The Iowa Republican caucus is this evening, and if the polls are to be trusted, we’re very likely to witness the first, thoroughly remarkable step toward a destination so many of us thought was unreachable: 2016 Republican presidential nominee Donald Trump. Trump’s main competitor in the state, Ted Cruz, is stumbling. The next closest candidate, Marco Rubio, is a distant third. Everything seems to be coming up Trump – assuming he can get his supporters to turn out.
As Politico reports this morning, the Democrats are taking seriously the notion that Trump will be the Republican candidate and are duly collecting opposition research and prepping their lines of attack. The gist of what they’re planning is to paint Trump as a next-level version of the 2012 hit on Mitt Romney – a heartless capitalist whose business decisions have hurt people:
The emerging approach to defining Trump is an updated iteration of the “Bain Strategy” — the Obama 2012 campaign’s devastating attacks on Mitt Romney’s dealings with investment firm Bain Capital, according to a dozen Democratic operatives and campaign aides familiar with the accelerating planning inside Clinton’s orbit. This time, Democrats would highlight the impact of Trump’s four business bankruptcies — and his opposition to wage hikes at his casinos and residential properties — on the families of his workers.
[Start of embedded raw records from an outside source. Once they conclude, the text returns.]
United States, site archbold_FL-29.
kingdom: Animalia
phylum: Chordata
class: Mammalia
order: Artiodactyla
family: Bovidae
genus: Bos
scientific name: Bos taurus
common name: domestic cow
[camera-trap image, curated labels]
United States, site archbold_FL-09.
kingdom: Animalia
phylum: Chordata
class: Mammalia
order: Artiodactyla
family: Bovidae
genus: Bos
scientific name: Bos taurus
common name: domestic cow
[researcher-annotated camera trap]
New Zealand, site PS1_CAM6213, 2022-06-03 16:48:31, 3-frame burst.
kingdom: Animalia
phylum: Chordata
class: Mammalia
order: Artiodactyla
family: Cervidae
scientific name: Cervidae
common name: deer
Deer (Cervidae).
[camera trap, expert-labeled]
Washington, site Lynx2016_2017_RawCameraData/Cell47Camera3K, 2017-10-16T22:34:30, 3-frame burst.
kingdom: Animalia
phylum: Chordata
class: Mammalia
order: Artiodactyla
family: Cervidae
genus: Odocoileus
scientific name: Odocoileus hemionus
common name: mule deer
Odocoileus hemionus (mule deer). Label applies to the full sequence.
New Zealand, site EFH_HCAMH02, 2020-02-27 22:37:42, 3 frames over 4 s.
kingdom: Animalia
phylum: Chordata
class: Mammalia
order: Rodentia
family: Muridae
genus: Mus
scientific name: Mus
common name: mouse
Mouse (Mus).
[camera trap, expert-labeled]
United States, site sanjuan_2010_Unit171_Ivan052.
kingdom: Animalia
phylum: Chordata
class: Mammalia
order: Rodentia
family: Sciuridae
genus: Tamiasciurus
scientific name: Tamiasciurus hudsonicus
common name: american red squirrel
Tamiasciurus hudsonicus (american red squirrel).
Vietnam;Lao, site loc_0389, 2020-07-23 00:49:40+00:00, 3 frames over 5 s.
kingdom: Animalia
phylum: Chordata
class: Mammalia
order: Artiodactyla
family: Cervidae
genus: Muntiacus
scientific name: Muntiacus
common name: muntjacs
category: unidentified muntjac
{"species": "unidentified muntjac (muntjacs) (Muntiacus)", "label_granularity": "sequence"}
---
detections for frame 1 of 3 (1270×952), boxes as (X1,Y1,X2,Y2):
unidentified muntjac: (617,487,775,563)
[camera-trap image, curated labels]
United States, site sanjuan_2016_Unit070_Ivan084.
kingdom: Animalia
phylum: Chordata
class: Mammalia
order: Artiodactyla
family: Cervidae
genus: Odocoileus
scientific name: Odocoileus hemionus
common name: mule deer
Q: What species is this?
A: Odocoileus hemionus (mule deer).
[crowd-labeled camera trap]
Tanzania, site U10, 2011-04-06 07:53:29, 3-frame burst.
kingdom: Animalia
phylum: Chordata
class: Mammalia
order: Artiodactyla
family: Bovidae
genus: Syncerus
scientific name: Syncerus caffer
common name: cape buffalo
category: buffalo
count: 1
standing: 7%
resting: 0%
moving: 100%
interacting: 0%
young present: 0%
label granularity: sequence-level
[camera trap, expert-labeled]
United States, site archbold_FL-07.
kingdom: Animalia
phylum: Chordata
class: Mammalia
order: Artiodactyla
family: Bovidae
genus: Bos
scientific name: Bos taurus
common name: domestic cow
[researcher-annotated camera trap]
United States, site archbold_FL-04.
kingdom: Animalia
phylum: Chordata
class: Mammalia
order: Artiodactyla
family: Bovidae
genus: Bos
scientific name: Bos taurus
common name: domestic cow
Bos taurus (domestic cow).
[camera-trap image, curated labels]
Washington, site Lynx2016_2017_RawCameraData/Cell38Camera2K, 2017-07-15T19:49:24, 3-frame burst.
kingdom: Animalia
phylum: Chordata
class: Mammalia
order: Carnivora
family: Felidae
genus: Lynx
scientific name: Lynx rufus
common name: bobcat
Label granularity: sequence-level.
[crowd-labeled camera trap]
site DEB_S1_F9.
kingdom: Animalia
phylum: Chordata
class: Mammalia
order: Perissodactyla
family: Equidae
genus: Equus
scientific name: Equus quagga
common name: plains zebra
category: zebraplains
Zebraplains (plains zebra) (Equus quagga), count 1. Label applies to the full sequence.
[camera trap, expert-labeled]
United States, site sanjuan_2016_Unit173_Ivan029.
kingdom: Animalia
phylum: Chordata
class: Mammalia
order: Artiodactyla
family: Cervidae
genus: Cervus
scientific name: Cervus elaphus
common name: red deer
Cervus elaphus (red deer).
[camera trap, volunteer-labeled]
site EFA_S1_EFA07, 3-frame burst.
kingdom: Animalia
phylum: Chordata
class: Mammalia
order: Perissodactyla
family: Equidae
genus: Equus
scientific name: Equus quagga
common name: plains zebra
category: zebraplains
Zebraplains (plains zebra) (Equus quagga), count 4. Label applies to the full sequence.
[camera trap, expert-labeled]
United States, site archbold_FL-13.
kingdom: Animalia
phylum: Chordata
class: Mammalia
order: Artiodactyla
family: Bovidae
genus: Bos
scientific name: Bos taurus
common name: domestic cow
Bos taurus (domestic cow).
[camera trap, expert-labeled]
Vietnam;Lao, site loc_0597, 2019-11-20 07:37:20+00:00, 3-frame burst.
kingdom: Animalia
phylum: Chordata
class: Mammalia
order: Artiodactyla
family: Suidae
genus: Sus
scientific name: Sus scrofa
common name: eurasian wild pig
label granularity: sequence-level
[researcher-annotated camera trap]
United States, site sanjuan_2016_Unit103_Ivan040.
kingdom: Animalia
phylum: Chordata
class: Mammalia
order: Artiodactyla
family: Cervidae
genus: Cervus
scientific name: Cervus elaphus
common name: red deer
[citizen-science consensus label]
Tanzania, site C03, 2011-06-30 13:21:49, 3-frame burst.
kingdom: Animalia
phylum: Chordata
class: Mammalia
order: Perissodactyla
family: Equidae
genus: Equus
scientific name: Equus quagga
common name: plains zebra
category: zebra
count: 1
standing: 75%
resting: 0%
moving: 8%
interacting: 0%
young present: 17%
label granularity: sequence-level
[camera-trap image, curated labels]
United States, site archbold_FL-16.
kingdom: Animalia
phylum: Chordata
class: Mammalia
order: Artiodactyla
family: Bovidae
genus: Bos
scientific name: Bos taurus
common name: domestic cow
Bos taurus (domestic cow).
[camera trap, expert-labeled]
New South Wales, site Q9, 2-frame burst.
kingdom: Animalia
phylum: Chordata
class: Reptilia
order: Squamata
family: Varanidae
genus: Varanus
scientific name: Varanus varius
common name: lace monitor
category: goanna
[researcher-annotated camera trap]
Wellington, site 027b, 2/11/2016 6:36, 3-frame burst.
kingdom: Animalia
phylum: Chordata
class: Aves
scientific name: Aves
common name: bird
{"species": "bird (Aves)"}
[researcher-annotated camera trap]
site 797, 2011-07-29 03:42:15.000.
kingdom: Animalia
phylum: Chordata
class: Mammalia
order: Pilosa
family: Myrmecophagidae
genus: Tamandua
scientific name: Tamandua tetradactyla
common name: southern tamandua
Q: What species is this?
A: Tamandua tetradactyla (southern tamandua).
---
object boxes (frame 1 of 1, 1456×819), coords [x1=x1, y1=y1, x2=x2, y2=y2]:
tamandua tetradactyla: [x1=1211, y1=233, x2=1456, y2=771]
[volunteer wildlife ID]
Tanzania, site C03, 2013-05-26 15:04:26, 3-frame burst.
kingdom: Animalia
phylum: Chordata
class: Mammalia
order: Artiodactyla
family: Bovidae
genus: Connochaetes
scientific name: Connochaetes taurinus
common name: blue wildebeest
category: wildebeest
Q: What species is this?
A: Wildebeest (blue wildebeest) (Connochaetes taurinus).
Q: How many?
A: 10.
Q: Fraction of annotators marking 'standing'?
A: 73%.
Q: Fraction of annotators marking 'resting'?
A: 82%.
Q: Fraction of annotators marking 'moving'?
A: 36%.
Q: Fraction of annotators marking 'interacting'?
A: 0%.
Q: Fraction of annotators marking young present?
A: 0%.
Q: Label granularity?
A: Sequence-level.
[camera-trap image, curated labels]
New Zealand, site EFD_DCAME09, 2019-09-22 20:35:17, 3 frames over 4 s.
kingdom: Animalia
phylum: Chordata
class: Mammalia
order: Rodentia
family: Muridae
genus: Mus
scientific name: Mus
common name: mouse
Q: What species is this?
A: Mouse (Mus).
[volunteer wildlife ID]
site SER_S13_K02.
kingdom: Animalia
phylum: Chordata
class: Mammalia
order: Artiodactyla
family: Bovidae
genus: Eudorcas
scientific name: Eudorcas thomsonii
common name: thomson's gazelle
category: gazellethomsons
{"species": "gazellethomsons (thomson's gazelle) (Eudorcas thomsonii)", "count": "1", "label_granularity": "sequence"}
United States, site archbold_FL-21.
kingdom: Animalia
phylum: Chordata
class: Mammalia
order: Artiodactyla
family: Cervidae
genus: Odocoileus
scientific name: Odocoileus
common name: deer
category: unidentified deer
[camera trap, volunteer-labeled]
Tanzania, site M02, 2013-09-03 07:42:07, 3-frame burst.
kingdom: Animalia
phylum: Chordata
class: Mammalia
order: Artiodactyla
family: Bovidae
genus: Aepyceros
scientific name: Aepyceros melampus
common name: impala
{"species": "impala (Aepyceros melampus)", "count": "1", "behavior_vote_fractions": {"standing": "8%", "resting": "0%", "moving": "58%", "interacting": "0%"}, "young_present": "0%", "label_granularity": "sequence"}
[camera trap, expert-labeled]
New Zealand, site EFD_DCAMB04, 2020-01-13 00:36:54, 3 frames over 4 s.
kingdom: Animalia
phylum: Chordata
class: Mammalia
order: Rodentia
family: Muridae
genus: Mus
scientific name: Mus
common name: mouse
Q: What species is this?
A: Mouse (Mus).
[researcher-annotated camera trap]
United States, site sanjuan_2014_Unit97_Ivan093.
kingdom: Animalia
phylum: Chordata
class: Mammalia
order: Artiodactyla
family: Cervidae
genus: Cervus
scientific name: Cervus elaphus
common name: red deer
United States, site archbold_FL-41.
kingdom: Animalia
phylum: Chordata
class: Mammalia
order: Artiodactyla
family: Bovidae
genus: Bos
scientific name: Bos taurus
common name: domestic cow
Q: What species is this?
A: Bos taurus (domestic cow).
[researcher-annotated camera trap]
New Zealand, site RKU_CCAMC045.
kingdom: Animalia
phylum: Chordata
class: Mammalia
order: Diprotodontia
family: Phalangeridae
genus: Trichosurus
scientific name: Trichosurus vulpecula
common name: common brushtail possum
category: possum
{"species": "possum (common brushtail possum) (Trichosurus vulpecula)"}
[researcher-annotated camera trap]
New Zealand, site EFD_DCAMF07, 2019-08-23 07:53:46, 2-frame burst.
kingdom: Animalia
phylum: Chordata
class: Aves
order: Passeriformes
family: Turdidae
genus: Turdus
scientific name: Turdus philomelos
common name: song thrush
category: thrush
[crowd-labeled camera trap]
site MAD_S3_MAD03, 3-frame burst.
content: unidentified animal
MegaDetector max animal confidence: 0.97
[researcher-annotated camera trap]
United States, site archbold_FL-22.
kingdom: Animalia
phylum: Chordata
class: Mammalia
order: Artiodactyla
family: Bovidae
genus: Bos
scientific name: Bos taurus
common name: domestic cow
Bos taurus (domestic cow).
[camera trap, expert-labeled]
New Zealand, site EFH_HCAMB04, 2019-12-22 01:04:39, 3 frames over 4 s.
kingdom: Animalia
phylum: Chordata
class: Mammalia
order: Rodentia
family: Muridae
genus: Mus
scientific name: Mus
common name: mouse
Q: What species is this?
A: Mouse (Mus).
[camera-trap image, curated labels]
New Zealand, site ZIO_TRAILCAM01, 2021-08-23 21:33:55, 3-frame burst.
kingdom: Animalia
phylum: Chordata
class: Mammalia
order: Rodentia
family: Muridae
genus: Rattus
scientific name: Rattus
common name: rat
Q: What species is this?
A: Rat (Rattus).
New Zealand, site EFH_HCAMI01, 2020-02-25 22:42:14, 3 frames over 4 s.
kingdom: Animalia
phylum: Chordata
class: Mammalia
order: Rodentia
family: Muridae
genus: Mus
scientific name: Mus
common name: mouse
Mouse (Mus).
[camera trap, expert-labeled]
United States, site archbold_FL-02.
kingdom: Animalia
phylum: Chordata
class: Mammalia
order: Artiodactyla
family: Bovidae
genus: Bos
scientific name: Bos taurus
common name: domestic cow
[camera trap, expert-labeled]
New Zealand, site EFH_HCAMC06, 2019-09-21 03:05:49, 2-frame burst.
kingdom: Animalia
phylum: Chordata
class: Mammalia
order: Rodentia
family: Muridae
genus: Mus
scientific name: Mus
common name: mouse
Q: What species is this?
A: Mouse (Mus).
As the Washington Post’s Greg Sargent writes, this line of attack suffers from being right, but in the wrong direction. Trump’s appeal is rooted in his promises to do unspeakable violence to the existing political order, he writes, and so “it’s unclear whether painting Trump as a con artist and a predatory capitalist would be enough, at least with a certain segment of voters.” He’s right, and I think this approach could actually backfire somewhat.
You have to be very careful in how you go after Trump. The attacks on Romney over his Bain Capital days were effective because Romney had presented himself as a genial, good-natured Mr. Fix-It who knew how to run a business and create jobs. In that light, pointing out that his company invested in businesses that outsourced jobs was a stinging hit on Romney’s image. Trump, on the other hand, revels in the cutthroat nature of business – he’s most famous for telling people that they’ve been fired – and his image is built around the idea that he’s a tough and impossibly shrewd businessman. To that end, he uses the politically thorny aspects of his business record to his advantage.
Take China, for example. Trump lashes out against the Chinese constantly and complains that they’re screwing us over and says he’ll be so tough on China that all the jobs will come back and yadda yadda yadda. The obvious retort to all this is that Trump-branded products are made in China, and that Trump is contributing to the ruinous economic advantage that he says China currently holds over us. Trump won’t deny that – he’ll embrace it and then flip it to reinforce his own message. Here’s what he wrote in "Crippled America" on this very subject:
I know from my own experience that this is a difficult problem. The Chinese are very savvy businesspeople, and they have great advantages over our manufacturers. I’ve had several Trump-brand products made there.
That’s a good example of the difference between a politician and a businessman. To stay in business I have to be smarter than my competition. I could make a very important point if I refused to have my goods manufactured there.
As long as we’re playing under these conditions American companies don’t have a choice. Third-world countries have substantially lower production costs. They have lower overhead and pay their workers a lot less. As a businessman, I have an obligation to all of my employees and to consumers and stockholders to produce the best product at the lowest possible price.
However, as a matter of global policy, we want to take away China’s advantages.
See what he did? He took a line of attack against him – that he’s a hypocrite for railing against Chinese companies stealing American jobs – and twisted it to make himself seem smart, cunning and responsible. You can scoff at the warped logic and internal inconsistencies (he says he’s outsmarting the competition by working with China but also says he doesn’t have a choice), but Trump has a knack for selling this stuff. Just a couple of weeks ago, South Carolina Gov. Nikki Haley made headlines by unsubtly suggesting that Trump was one of the “angriest voices” in her party. What did Trump do when attacked like this? He accepted the designation with pride and used it to reinforce his own message.
That’s why I’m dubious about this line of attack from the Democrats on Trump’s economic record. They’re essentially planning to call him an asshole, pointing out that he cost people their jobs and refused to give them raises. “He’s a landlord,” one Democrat told Politico. “Everybody f---ing hates their landlord.” The problem is that a lot of Trump’s appeal is based on the fact that he’s an asshole. He embraces it and he’s good at spinning it as a sign of toughness, and the Democrats should be wary about helping Trump make his point for him.